# [ACTION ITEM]
Render every entry verbatim.

# [Web page caption snippets]
· · · ·
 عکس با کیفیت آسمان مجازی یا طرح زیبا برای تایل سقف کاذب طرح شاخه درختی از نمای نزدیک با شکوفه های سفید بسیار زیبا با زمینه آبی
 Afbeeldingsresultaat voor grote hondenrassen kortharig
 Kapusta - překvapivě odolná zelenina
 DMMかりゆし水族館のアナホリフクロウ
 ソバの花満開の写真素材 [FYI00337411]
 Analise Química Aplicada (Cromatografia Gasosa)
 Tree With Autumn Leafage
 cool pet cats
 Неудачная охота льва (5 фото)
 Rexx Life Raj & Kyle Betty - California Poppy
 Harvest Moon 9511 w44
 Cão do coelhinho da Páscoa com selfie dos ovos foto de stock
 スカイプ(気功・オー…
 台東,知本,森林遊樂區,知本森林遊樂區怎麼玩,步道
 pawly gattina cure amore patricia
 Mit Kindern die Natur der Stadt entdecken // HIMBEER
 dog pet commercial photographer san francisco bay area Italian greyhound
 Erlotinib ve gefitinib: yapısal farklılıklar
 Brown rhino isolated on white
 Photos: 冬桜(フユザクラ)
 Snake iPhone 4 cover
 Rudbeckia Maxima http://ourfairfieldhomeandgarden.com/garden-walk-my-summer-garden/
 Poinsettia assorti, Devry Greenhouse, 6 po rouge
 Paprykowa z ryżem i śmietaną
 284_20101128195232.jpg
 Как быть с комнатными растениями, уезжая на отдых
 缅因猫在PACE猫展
· · · ·
# [ANSWER BOX]
 عکس با کیفیت آسمان مجازی یا طرح زیبا برای تایل سقف کاذب طرح شاخه درختی از نمای نزدیک با شکوفه های سفید بسیار زیبا با زمینه آبی
 Afbeeldingsresultaat voor grote hondenrassen kortharig
 Kapusta - překvapivě odolná zelenina
 DMMかりゆし水族館のアナホリフクロウ
 ソバの花満開の写真素材 [FYI00337411]
 Analise Química Aplicada (Cromatografia Gasosa)
 Tree With Autumn Leafage
 cool pet cats
 Неудачная охота льва (5 фото)
 Rexx Life Raj & Kyle Betty - California Poppy
 Harvest Moon 9511 w44
 Cão do coelhinho da Páscoa com selfie dos ovos foto de stock
 スカイプ(気功・オー…
 台東,知本,森林遊樂區,知本森林遊樂區怎麼玩,步道
 pawly gattina cure amore patricia
 Mit Kindern die Natur der Stadt entdecken // HIMBEER
 dog pet commercial photographer san francisco bay area Italian greyhound
 Erlotinib ve gefitinib: yapısal farklılıklar
 Brown rhino isolated on white
 Photos: 冬桜(フユザクラ)
 Snake iPhone 4 cover
 Rudbeckia Maxima http://ourfairfieldhomeandgarden.com/garden-walk-my-summer-garden/
 Poinsettia assorti, Devry Greenhouse, 6 po rouge
 Paprykowa z ryżem i śmietaną
 284_20101128195232.jpg
 Как быть с комнатными растениями, уезжая на отдых
 缅因猫在PACE猫展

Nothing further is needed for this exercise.